More research needs to be done with regard to the effectiveness of CBT for female sexual pain.  In particular, there was a lack of information on individual treatment, and how the inclusion of couples’ therapy might affect the results.

It is my experience and opinion that many interpersonal and relationship factors are present in most sexual experiences for women.  Sex does not occur in a vacuum.  For most women, factors such as how the woman feels about herself, how she feels about her partner, her past experiences, how she perceives her partner feels about her, etc., are relevant in a woman’s sexual expression.  Because female sexual pain is associated with the genitals, and is usually experienced during some form of sexual expression, it is my opinion that female sexual pain is tied to the sexual experience.  Because sexual experiences are tied to relationship factors, therefore so is female sexual pain.  Thus I disagree with the opinion that female sexual pain should be treated as any other pain disorder.  Rather, it needs to be addressed both in a sexual and a relational context.

It is these unique features of female sexual pain that indicate the need for more comprehensive interventions.  Treatment should include some form of assessing how the woman feels about herself as a sexual being, her body image, how desirable she feels she is, how she views sexual expression, her past sexual experiences and what her parents may have taught her about sex.  There is a possibility that a woman’s negative view of herself as a sexual being could block good and positive sexual feeling and create tension, thus making the pain worse.  This could create a vicious cycle: as the pain gets worse she thinks more negatively about her sexuality, which worsens the pain, and so on.

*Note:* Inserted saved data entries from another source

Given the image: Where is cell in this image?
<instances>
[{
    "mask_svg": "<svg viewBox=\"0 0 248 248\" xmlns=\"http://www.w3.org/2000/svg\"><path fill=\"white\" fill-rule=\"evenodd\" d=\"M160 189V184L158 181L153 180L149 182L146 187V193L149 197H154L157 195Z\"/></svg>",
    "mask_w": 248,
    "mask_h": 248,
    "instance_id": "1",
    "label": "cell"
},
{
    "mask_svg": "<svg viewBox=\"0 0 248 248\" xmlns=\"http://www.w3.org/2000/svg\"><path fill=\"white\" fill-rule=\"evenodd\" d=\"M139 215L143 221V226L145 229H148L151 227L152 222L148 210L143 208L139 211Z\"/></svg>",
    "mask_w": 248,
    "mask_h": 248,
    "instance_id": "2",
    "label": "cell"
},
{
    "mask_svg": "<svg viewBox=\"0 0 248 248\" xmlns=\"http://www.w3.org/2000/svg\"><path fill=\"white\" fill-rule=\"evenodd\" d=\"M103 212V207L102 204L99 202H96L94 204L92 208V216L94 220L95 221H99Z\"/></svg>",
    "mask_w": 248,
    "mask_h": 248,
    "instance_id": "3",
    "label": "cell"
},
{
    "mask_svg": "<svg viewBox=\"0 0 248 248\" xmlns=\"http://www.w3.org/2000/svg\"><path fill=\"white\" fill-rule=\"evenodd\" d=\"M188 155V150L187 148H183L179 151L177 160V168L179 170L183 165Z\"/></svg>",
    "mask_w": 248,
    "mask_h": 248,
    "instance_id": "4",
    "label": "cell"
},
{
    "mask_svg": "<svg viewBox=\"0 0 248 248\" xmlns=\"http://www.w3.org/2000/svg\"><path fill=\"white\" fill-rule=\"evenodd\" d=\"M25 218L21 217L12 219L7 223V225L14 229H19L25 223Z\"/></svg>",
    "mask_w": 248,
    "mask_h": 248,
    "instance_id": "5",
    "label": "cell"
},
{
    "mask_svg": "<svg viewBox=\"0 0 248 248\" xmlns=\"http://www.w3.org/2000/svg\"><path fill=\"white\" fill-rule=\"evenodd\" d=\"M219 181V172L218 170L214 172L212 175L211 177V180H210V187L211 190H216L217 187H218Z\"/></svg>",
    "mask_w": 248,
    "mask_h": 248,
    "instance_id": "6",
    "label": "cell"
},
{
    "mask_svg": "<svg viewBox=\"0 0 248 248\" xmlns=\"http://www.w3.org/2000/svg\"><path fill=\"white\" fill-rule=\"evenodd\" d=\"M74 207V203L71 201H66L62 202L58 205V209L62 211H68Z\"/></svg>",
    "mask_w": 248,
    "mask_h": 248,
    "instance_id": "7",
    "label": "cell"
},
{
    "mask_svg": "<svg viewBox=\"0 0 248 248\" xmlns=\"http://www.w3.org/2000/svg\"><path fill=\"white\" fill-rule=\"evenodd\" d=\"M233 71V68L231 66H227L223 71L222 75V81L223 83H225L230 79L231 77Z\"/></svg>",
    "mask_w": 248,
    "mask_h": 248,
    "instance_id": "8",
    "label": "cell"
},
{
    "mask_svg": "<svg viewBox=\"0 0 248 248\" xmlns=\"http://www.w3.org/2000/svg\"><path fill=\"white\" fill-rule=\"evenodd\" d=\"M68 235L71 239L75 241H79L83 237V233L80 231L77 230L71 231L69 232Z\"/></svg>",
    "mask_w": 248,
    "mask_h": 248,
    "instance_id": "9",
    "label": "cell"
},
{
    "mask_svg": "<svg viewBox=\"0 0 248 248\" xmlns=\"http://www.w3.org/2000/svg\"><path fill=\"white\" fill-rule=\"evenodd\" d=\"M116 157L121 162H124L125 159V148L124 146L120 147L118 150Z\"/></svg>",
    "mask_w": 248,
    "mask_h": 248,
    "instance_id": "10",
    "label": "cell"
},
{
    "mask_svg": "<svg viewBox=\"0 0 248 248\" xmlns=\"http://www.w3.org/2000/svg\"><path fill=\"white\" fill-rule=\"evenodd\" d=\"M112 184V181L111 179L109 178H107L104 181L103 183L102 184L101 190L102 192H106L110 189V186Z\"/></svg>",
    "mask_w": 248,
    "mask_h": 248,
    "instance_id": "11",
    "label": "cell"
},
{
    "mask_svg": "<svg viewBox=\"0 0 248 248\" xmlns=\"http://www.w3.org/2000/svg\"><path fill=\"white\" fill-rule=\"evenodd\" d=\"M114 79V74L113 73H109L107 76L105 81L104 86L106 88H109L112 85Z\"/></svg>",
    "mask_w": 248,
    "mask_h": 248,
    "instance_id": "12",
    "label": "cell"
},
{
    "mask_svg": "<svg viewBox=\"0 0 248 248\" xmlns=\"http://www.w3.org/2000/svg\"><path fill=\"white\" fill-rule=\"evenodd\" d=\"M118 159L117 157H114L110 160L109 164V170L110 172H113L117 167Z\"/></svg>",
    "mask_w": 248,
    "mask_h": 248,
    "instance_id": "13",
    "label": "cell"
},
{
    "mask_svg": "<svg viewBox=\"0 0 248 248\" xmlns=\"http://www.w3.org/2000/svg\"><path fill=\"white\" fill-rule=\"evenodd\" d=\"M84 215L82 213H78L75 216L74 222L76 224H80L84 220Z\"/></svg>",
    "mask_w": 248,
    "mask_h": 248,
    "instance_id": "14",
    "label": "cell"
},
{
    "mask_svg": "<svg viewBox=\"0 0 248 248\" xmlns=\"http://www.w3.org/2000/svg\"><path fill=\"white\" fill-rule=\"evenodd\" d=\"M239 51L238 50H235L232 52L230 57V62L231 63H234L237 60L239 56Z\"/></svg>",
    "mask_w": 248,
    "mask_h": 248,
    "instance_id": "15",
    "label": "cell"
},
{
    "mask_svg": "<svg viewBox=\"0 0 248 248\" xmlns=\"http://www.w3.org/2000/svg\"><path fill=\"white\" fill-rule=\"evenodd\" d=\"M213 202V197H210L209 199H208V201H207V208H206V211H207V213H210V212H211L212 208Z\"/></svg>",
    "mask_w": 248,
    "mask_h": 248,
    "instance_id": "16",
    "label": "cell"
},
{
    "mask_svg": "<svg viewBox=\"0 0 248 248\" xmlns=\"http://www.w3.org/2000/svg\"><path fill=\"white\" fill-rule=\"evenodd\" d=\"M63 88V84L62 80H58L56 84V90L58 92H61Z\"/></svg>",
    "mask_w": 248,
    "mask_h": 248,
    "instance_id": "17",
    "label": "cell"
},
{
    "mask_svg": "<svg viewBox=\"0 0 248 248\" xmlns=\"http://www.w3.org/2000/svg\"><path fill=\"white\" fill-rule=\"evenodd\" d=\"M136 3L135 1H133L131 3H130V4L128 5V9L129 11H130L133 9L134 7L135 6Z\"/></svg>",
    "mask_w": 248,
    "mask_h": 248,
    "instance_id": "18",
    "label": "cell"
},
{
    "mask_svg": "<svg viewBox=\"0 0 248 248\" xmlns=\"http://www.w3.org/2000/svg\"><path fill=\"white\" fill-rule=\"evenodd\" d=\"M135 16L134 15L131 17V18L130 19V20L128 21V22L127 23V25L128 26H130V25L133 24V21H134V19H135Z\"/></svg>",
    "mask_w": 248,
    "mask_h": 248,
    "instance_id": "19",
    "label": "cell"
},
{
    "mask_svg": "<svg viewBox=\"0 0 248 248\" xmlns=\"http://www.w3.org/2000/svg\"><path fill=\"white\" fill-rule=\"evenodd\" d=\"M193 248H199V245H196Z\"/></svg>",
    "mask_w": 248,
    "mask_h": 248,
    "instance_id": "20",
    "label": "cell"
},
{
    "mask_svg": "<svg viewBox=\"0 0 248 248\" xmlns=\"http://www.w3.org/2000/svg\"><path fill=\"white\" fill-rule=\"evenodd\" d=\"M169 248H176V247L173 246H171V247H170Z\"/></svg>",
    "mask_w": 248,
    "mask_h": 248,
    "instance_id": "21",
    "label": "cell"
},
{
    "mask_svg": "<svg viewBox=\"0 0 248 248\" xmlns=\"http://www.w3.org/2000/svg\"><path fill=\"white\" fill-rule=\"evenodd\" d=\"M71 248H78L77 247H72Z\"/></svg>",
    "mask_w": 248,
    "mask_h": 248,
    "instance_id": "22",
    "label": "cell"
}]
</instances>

Relationship factors are also important to consider.  Most women present because they cannot have sexual intercourse with their partners, which is negatively affecting their relationship because it is inhibiting intimacy.  Some women present with not wanting their partner to touch them in a sexual way due to the fear of pain.  Either way, it is inarguable that the couples’ intimacy is adversely affected.  Once intimacy is reduced, it is much easier for the couple to begin building misunderstandings, hostility, and eventually, resentments.  For the woman, once this happens it is likely she will blame herself, which will worsen the negative thoughts she has about her pain and her genitalia, thus worsening the condition.  For the man, he may feel frustration but not communicate his feelings to his wife because he is afraid of making the situation worse.  All of these negative dynamics are appropriately fodder for couples’ therapy.

In conclusion, female sexual pain is difficult to understand and treat due to differing clinical conceptualizations and the lack of research.  Unfortunately, this condition is prevalent and can have deleterious effects on a woman’s well-being.  Although initial results from CBT treatment appears to be positive, future research and study is necessary, particularly in the areas of individual CBT treatment and the inclusion of couples’ therapy.